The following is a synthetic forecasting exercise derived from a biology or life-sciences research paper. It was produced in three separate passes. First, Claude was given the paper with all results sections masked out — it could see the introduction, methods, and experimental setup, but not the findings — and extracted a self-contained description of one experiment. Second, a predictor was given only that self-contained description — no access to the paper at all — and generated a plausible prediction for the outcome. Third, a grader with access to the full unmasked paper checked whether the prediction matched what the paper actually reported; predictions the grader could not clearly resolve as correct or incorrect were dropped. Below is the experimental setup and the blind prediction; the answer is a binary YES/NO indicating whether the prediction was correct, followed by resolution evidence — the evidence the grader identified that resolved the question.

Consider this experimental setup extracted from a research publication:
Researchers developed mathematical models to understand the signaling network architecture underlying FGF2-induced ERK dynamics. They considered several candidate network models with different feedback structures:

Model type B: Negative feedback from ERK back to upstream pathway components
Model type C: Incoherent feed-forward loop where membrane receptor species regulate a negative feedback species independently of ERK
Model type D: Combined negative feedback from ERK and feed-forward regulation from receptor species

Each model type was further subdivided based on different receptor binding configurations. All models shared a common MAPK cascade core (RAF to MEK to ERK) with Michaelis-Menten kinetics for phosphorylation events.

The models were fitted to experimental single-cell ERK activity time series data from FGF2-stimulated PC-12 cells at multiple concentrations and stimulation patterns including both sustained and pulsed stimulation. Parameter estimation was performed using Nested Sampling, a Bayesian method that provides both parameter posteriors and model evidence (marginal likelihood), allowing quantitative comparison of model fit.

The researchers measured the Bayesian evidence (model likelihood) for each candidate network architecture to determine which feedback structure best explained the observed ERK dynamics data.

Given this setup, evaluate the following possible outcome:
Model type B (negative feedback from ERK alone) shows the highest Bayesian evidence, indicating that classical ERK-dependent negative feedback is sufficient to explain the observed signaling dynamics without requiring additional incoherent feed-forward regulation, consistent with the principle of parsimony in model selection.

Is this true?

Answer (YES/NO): YES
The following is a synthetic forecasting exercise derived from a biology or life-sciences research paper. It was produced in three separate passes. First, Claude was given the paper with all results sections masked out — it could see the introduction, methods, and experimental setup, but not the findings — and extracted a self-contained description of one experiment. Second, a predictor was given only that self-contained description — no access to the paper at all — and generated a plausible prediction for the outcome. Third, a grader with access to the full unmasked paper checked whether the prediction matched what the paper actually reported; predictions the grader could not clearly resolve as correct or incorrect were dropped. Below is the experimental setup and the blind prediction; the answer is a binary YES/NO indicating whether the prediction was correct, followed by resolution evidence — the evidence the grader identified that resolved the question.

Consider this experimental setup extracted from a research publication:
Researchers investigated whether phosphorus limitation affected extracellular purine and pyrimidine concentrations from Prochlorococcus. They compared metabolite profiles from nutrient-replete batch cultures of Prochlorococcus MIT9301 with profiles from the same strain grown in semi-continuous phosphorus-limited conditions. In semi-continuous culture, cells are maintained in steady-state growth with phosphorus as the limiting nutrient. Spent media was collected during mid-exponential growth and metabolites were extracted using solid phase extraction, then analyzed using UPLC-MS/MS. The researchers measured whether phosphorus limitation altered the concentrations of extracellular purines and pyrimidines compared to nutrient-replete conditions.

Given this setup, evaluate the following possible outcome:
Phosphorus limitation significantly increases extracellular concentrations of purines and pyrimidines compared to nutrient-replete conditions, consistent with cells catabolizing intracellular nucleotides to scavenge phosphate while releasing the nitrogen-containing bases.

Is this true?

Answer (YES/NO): NO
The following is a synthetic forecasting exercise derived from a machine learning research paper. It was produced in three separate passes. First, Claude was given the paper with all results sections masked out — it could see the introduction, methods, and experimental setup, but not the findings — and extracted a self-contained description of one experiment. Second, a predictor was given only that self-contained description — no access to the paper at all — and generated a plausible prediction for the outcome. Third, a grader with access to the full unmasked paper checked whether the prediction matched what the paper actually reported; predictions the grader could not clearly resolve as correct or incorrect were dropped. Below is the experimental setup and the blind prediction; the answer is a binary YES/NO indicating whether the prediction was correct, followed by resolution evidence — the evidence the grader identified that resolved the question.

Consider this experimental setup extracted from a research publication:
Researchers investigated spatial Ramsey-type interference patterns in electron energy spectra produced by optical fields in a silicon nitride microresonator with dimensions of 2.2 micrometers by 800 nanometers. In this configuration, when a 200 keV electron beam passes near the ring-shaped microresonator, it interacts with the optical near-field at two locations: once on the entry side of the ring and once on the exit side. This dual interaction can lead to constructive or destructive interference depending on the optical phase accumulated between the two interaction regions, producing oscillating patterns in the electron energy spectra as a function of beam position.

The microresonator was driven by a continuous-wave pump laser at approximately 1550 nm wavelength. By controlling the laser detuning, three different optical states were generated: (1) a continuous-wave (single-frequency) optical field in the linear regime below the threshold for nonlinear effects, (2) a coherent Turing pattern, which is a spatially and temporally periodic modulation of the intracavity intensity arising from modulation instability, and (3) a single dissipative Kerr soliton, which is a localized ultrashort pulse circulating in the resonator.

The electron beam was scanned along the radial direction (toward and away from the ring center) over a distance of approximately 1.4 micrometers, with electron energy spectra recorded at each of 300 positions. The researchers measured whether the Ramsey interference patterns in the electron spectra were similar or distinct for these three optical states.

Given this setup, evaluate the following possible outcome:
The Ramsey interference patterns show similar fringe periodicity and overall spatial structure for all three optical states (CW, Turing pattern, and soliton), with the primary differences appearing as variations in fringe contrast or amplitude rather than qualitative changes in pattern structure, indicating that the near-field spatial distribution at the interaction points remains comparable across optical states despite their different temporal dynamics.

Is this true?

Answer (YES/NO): NO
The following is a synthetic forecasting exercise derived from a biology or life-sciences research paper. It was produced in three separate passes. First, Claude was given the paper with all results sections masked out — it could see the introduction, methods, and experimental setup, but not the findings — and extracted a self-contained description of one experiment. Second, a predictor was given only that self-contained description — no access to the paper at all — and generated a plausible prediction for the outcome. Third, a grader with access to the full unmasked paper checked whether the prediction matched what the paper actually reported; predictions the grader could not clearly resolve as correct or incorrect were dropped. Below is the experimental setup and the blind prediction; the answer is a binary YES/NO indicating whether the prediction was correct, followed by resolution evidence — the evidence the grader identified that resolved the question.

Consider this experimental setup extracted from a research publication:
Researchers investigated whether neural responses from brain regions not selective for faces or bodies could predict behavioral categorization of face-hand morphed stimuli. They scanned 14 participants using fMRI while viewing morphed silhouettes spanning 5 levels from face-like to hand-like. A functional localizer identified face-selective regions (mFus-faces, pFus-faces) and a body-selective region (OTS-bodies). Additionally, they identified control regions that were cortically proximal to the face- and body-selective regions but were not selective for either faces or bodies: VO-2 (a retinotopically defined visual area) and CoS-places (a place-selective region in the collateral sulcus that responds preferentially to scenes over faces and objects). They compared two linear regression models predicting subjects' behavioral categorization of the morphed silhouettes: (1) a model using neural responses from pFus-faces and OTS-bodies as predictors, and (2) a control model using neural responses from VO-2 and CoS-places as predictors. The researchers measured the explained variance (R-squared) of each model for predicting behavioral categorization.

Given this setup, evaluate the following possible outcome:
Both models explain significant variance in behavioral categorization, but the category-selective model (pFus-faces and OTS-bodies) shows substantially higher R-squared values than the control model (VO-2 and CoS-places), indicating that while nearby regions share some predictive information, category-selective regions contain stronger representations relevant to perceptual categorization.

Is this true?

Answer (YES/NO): YES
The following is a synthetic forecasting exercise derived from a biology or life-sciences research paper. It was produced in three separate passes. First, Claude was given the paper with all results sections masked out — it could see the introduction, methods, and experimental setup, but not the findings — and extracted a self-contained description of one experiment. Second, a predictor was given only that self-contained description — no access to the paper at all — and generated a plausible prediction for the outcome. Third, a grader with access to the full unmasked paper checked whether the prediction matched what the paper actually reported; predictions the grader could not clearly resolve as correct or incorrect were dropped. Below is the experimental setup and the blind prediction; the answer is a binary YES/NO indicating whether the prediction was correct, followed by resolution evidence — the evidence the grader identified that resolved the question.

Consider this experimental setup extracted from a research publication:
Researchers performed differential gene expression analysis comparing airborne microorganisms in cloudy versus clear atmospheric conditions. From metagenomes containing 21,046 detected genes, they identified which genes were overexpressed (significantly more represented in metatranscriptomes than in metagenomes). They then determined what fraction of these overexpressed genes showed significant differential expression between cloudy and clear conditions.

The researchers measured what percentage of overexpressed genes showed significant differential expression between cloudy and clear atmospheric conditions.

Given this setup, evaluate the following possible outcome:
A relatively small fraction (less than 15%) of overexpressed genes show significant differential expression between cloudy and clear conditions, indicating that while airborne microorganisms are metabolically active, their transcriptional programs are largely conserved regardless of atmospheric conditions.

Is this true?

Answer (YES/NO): NO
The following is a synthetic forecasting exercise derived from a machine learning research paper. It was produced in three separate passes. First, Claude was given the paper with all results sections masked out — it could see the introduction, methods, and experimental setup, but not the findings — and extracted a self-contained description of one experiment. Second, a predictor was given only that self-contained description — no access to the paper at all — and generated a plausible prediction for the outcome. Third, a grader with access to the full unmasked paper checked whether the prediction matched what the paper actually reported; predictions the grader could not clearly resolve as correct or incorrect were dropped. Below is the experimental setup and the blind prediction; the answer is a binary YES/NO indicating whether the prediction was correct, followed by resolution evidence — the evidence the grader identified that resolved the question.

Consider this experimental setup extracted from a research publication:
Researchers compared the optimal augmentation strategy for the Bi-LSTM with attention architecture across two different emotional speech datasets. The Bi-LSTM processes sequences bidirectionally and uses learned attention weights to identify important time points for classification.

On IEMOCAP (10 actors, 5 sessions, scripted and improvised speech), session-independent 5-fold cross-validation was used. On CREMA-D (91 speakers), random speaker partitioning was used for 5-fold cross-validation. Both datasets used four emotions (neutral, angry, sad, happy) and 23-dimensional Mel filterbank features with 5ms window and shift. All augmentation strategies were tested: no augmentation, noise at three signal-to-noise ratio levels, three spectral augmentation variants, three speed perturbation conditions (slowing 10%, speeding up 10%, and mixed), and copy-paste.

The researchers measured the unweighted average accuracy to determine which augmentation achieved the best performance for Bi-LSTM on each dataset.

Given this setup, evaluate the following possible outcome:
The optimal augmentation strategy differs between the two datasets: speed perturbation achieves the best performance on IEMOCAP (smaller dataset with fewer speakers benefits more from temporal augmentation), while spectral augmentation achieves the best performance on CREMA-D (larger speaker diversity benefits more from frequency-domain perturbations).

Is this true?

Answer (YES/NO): NO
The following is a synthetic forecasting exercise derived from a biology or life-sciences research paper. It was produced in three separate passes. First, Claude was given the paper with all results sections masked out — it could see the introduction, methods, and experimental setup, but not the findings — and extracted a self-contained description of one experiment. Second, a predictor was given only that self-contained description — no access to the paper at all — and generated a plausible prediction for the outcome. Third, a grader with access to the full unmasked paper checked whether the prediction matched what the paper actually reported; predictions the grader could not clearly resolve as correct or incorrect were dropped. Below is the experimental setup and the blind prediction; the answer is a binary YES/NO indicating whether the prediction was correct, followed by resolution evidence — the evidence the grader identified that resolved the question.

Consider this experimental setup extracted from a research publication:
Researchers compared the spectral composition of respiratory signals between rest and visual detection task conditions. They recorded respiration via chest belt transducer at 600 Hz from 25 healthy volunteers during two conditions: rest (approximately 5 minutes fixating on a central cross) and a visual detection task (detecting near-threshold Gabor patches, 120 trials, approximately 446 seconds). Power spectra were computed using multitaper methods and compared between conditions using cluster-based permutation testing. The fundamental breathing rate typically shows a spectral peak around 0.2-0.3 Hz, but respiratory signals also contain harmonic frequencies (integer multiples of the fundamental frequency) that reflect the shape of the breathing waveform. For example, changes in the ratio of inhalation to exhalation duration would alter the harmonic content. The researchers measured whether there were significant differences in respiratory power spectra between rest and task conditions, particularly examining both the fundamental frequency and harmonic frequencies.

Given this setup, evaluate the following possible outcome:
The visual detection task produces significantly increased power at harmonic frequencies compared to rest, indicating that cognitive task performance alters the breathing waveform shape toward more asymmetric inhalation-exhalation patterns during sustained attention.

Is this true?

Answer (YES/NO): YES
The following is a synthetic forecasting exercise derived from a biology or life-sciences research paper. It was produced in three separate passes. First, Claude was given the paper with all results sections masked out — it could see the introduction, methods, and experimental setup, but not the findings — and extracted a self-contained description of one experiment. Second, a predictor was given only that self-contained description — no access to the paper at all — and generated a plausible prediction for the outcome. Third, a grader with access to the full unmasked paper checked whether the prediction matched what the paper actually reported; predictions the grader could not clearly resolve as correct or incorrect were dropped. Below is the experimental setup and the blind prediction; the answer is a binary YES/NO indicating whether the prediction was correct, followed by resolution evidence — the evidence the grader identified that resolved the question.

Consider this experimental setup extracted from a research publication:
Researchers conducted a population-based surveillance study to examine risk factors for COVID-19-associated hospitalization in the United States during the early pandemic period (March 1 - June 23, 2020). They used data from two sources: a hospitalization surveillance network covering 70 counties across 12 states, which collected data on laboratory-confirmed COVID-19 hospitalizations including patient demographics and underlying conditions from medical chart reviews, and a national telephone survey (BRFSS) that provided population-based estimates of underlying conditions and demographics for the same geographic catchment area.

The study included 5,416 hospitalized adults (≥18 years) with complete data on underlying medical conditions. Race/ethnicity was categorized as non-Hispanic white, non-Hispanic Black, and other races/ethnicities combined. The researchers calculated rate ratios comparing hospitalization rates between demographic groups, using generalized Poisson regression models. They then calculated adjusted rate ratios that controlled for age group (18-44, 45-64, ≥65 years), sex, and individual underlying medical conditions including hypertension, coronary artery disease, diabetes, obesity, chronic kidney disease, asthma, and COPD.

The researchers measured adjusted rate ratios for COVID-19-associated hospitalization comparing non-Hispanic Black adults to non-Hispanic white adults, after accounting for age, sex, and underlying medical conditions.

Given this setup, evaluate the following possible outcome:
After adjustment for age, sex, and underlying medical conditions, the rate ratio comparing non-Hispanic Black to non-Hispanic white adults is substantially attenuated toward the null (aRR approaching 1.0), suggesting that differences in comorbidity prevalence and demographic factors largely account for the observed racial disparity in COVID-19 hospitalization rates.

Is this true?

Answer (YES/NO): NO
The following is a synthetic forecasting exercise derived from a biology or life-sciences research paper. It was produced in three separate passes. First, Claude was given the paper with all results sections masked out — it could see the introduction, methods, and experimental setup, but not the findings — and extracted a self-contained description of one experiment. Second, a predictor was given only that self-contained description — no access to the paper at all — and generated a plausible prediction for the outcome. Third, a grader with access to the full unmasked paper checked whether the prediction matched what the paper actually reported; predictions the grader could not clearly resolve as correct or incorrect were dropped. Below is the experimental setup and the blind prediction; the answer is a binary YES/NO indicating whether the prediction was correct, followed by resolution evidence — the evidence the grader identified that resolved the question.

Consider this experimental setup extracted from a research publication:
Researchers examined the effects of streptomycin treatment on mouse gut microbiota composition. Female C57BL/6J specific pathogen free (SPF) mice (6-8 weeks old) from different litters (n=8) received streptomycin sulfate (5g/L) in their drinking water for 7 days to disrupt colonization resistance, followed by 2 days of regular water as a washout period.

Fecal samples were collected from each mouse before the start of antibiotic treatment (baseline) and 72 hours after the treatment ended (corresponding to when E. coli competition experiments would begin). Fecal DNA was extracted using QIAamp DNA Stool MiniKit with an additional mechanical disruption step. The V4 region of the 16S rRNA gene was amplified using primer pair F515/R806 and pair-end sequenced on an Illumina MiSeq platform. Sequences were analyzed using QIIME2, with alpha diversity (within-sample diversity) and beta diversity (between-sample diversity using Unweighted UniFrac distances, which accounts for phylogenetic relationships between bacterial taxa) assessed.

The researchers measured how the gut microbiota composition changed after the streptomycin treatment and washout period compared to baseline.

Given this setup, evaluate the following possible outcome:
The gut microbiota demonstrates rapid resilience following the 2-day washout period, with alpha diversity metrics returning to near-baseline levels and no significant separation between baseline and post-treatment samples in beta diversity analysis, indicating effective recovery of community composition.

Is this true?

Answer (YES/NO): NO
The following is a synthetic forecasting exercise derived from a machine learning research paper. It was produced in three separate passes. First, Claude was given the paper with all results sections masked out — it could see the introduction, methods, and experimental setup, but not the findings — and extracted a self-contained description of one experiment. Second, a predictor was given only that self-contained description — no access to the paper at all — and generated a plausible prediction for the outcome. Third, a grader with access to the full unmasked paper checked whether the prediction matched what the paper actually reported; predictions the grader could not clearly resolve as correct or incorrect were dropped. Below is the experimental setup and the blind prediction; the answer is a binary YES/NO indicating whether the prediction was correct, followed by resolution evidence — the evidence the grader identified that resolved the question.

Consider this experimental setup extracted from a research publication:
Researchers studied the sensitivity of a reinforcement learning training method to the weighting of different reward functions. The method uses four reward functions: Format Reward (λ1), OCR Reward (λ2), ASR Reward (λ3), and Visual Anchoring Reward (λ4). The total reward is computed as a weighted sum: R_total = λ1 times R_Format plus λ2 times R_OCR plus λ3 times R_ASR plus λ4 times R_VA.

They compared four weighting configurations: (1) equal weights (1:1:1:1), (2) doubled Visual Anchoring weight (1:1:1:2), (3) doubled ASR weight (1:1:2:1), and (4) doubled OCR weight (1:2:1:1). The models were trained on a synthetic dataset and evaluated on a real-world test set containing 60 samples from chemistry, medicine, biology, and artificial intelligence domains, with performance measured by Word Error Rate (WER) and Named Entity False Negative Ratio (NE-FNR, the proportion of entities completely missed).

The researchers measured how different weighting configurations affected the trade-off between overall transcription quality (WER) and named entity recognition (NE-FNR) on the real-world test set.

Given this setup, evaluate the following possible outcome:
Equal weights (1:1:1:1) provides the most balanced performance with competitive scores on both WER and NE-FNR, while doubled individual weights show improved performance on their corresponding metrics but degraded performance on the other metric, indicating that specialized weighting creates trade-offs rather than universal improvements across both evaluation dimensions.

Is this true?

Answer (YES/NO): NO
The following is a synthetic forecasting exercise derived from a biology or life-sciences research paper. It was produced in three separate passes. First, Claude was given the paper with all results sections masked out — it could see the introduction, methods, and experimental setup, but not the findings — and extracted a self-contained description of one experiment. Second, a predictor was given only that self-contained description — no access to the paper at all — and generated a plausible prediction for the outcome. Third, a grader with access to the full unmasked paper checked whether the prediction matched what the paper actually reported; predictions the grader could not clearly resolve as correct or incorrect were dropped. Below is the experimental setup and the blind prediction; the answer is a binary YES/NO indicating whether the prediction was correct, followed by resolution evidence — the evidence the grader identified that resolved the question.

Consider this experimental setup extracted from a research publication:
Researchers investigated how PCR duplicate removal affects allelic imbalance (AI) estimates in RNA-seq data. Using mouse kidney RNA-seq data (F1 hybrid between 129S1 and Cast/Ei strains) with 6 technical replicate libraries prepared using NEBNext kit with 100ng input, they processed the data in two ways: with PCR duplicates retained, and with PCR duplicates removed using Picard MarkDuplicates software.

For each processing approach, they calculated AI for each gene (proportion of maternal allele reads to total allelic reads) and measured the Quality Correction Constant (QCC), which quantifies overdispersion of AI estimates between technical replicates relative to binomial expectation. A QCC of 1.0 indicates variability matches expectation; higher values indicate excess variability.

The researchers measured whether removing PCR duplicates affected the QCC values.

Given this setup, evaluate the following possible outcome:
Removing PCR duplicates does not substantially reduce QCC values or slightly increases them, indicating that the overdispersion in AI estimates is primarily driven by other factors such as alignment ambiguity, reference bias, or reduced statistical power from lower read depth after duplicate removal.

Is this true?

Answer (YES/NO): YES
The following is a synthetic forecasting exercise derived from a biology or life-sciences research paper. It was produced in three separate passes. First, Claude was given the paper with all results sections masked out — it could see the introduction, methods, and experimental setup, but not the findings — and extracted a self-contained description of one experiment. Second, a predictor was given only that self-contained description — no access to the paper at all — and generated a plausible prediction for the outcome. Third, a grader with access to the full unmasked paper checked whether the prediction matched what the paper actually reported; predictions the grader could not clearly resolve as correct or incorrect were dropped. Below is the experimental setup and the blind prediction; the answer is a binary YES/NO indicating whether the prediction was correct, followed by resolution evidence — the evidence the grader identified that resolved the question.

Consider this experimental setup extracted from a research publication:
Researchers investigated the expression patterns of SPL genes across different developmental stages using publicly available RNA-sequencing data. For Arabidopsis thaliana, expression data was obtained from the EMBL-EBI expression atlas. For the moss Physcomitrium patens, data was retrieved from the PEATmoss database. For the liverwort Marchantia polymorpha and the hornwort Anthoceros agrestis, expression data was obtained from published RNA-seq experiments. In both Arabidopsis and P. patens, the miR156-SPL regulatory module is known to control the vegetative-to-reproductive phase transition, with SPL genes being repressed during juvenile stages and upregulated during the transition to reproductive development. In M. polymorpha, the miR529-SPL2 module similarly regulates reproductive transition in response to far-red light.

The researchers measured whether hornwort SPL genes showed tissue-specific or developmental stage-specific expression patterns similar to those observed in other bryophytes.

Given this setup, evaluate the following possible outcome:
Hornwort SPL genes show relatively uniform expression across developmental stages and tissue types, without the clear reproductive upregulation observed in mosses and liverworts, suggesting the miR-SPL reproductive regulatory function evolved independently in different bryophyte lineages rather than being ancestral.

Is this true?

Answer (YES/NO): NO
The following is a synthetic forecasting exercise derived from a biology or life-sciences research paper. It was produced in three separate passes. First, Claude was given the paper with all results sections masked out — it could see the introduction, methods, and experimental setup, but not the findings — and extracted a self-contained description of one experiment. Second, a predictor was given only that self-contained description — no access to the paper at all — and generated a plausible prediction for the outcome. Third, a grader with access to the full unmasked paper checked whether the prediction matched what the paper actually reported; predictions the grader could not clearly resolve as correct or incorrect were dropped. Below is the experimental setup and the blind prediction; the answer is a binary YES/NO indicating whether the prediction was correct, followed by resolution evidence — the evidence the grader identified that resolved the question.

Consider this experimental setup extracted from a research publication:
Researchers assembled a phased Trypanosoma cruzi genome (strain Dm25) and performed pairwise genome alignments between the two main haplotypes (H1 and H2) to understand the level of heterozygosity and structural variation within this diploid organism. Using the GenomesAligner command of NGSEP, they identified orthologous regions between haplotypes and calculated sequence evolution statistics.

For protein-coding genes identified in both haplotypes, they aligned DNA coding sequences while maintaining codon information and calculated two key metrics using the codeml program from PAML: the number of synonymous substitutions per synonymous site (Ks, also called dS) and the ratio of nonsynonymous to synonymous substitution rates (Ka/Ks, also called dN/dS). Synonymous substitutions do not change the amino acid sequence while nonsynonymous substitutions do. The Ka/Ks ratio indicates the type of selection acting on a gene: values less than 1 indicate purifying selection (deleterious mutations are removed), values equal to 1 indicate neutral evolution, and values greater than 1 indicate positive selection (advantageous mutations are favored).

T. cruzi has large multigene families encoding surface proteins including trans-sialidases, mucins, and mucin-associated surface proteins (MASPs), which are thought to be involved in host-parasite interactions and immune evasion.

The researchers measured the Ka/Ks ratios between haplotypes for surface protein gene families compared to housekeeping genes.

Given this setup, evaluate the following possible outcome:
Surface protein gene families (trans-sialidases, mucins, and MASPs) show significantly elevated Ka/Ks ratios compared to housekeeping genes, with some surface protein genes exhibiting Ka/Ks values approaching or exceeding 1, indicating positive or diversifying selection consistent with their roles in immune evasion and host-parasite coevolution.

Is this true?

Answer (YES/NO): YES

***

_Task directions:_ Please work out how many lines in the material contain the word "points" and state only that number.

_Response to this task:_ 2